EXERCISE OBJECTIVE: Quote verbatim the part of the items that opens with the line containing "How much distance" and continues through the end of the items, and give nothing else.

....................

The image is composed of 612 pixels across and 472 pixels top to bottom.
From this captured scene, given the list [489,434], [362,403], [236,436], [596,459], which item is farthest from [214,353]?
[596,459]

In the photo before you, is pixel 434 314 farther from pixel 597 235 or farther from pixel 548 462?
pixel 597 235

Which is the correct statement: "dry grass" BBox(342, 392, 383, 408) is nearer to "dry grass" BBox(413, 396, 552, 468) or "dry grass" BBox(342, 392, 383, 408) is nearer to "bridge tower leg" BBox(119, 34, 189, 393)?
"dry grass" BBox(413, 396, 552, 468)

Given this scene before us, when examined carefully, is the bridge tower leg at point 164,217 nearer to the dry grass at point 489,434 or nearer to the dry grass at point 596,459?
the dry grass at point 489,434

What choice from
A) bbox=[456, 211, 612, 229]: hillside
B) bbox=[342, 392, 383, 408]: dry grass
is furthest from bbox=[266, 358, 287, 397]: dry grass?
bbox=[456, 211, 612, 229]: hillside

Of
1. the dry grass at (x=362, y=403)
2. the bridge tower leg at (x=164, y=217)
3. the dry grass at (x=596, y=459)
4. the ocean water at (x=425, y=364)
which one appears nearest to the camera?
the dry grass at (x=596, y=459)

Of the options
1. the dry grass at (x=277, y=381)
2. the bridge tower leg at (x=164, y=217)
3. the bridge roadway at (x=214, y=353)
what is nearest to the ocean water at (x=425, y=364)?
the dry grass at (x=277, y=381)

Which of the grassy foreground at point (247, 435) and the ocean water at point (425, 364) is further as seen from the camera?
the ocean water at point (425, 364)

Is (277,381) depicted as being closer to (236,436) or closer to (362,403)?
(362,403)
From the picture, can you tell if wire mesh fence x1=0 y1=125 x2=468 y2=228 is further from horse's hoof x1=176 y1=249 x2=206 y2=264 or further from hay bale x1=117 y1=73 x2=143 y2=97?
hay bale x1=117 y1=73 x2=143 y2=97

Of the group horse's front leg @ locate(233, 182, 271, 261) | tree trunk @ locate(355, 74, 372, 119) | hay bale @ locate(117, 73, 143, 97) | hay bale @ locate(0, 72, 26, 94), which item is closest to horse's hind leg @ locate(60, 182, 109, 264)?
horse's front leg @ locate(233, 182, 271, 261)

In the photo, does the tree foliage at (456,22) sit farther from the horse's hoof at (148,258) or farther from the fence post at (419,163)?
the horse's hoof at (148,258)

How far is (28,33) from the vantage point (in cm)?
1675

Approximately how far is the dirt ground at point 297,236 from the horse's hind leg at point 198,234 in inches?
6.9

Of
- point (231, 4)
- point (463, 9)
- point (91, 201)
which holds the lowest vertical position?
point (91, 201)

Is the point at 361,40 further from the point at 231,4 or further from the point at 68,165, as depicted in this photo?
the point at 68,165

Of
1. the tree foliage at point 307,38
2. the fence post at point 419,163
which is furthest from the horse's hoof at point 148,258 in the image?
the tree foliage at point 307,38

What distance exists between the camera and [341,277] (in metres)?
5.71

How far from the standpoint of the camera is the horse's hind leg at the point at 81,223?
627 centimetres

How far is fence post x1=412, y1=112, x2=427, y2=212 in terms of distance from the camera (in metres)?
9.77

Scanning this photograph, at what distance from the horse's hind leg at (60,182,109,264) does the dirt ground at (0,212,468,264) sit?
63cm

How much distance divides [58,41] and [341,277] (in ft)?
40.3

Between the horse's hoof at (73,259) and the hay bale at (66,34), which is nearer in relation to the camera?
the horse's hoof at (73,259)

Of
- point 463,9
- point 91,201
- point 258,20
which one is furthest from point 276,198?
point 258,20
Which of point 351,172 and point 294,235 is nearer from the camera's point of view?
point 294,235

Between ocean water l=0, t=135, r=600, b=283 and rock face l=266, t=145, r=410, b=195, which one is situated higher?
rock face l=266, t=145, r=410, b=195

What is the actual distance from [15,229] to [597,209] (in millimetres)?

....................

EXERCISE SOLUTION:
How much distance divides [58,41] and [341,277] (in ft)?
40.3

Between the horse's hoof at (73,259) and the hay bale at (66,34), which is nearer in relation to the camera?
the horse's hoof at (73,259)

Of
- point 463,9
- point 91,201
- point 258,20
which one is furthest from point 276,198?
point 258,20
Which of point 351,172 and point 294,235 is nearer from the camera's point of view?
point 294,235

Between ocean water l=0, t=135, r=600, b=283 and rock face l=266, t=145, r=410, b=195, which one is situated higher?
rock face l=266, t=145, r=410, b=195

What is the actual distance from [15,229] to [597,209] (in millimetres)?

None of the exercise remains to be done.